-- Extract to read --
By STEPHEN MAJORS
Associated Press Writer
COLUMBUS, Ohio (AP) -- The state agency that administers programs for poor and low-income families is cutting almost $80 million from its budget, including millions of dollars for a welfare program.
Records obtained by The Associated Press Wednesday show the Ohio Department of Job and Family Services also is cutting back on funding for adoption services, money to detect Medicaid fraud, and funds to administer the state's child support program.
In many cases the money being cut goes to county agencies that manage programs for Ohio citizens. It will be up to the counties to decide how to rework their local budgets to deal with the loss of state dollars, which could lead to cuts in services to Ohioans.
"It does impact the money provided to the counties, and obviously counties will be looking at how they deliver their programs," said state Job and Family Services spokesman Dennis Evans.
"These are difficult decisions that need to be made in order to meet current budget conditions."
About $36 million in cuts will come from money that had been set aside for the Medicare Part D prescription drug program but is no longer needed, Evans said.
No senior currently under the program will lose coverage, he said.
The agency made the cuts to comply with Gov. Ted Strickland's request that most state agencies cut 4.75 percent from their budgets.
The state faces a projected budget deficit of $540 million during the final year of the state's two-year, $52 billion budget.

-- Provided records --
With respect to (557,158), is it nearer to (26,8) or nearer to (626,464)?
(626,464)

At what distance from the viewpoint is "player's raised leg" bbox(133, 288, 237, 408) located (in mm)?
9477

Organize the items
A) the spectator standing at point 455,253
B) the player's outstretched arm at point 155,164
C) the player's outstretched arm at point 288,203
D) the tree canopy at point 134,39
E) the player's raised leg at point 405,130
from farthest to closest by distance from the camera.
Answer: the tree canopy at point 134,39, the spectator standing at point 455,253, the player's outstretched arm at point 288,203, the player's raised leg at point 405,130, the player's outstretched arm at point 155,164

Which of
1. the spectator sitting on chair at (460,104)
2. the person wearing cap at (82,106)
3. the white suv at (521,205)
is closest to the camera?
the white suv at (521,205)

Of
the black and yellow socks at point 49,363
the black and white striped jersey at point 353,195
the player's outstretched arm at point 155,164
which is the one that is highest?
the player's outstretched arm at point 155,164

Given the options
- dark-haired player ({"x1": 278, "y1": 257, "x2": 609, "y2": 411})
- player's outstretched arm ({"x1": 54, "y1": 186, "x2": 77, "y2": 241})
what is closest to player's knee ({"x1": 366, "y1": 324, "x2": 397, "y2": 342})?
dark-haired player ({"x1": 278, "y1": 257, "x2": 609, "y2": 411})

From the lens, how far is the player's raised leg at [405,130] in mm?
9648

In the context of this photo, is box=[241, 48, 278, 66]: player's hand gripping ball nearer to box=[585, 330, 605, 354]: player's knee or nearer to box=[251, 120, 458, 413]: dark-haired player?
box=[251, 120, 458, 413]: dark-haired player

==

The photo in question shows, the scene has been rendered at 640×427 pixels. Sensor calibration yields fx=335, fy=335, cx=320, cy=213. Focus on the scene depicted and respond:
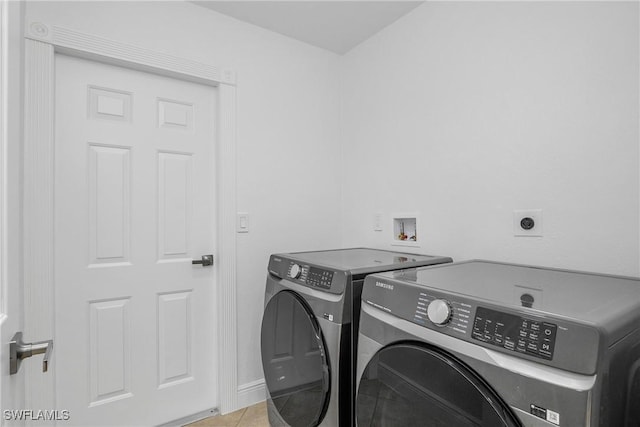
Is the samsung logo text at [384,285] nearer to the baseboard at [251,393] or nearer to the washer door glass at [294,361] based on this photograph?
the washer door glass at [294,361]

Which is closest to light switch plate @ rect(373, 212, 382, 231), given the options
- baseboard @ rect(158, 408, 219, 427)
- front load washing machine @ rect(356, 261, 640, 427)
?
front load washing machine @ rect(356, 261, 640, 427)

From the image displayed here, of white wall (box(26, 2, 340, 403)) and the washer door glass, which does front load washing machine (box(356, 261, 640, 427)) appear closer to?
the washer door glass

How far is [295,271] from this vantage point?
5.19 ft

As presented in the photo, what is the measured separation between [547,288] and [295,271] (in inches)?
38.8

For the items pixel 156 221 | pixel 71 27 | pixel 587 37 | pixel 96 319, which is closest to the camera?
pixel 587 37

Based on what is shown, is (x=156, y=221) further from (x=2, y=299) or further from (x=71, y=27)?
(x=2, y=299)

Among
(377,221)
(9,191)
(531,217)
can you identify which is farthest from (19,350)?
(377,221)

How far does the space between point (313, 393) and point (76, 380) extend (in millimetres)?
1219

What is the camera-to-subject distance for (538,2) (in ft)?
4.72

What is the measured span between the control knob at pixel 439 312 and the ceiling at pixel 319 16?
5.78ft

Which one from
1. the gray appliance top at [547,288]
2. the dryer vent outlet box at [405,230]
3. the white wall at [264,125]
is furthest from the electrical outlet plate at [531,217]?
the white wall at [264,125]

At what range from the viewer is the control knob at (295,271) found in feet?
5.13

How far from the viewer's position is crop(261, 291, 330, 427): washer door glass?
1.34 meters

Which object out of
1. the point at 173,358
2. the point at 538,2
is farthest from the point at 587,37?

--

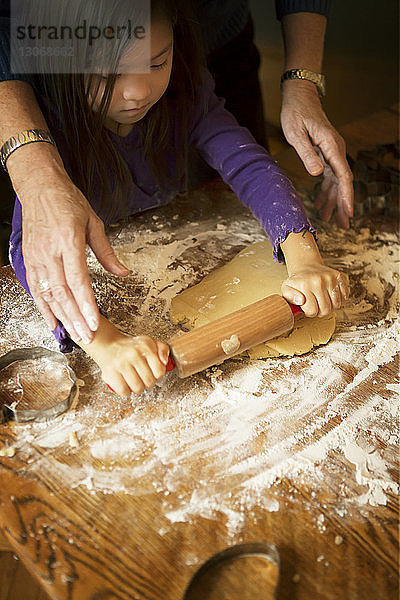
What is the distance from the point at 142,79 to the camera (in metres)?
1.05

-- Problem to solve --
From the article on Ohio's budget cuts, list each program or purpose that it names as losing money. The records come from a different source than the article.

-- Problem solution --
- A welfare program
- Adoption services
- Money to detect Medicaid fraud
- Funds to administer the state's child support program
- Money set aside for the Medicare Part D prescription drug program